= TASK INSTRUCTIONS =
1. In the forum thread about feature requests and bug reports, which update finally fixed the reset password system?
2. Carry on writing the feature-request forum thread, starting after its last sentence.

= SUPPLIED TEXT =
- - - - -
Feature requests, bug reports, etc

Posted by Ix Techau almost 10 years ago · 299 replies

Use this thread to report any bugs you come across, or to suggest any new/fun features for the platform.

Last three updates (you can see a detailed changelog here):

v3.62 (19 Mar 2017)
  • Removed the AAS due to low figures
  • Some refactoring and code cleanup across the board
  • Finally fixed the reset password system
  • Removed all non-HTTPS links to avoid cross-region errors
  • "Expected return" added to the Injury API
  • Prediction performance and stats added to user profiles
v3.61 (28 Jan 2017)
  • Code refactoring started, site should become faster over the next few weeks
  • Complete revamp of the mobile site nav + mobile optimisations
  • Style tweaks all over
v3.6 (26 Jan 2017)

299 Comments

Simen 1,019 pts
Posted over 9 years ago by Simen

I made some suggestions on the previous page also, don't know if you saw them.

(Btw: the post you just made didn't show up in my unread topics. In fact the unread button didn't either)

Ix Techau Evil Mastermind 14,278 pts
Posted over 9 years ago by Ix Techau

I support this button. The interface is harder to use as it is now. I'm probably never headed back that way unless its easier to use. There should also be some way to see how many people have voted, and maybe an ability to comment on the polls. On the "biggest prick" poll I wanted to comment to say that it was lacking Mourinho as an example.

The reason I made the polls the way they are is because I wanted them to feel almost standalone, and to be an introduction to Arsenal Report that looks slick and interesting. Most users viewing a poll would be non-members coming from say Reddit or Twitter, so I wanted a little wow-factor going so we can get more users in here!

Regarding comments on polls, that is coming soon. I just wanted to code them quickly and get them up there first, then we can expand its functionality. The back button is in there now if you've voted.

I would also like that the button to the "unread posts"-page should be clickable even if there are no unread posts.

It would be pointless, as it would be an empty page. You can still bookmark it though, if that's what you want (/unread). I used to have the unread page as my starter page, but now my starter page is /news - it has all the info I need.

My last request is that the "newest" page has an option to sort both in newest topics and in newest comments. I have trouble finding back to topics I've used earlier once I have exited them.

Newest page is gone (or well...you can still find it over at /newest, for now), the idea is that /discussions will be the one place for forum threads. Sorting options coming soon.
- - - - -
= DATA EXTRACT =
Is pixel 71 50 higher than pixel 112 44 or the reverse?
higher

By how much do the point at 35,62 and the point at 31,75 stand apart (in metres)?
- - - - -
= SOLVED TASKS =
1. Version 3.62, dated 19 Mar 2017.

2.
Ix Techau Evil Mastermind 14,278 pts
Posted over 9 years ago by Ix Techau

I made some suggestions on the previous page also, don't know if you saw them.(Btw: the post you just made didn't show up in my unread topics. In fact the unread button didn't either)

Ooo actually I think I know what this is. Every day at 3am there's a background process running to clean up the unread markers, as they're taking up a lot of space in the database. I didn't think it was erasing all of them, which it probably does. I'll look into doing this once a week instead.

Simen 1,019 pts
Posted over 9 years ago by Simen

It would be pointless, as it would be an empty page. You can still bookmark it though, if that's what you want (/unread). I used to have the unread page as my starter page, but now my starter page is /news - it has all the info I need.

I wouldn't say it would be a pointless button. I would click it every now and then to check for new content (since the page doesn't auto refresh, and I don't use F5 that frequently, any button that can refresh the page is better than the buildt-in browser-refresh button). And to be fair, I'd much rather have that button than an auto updating page (those are sometimes annoying).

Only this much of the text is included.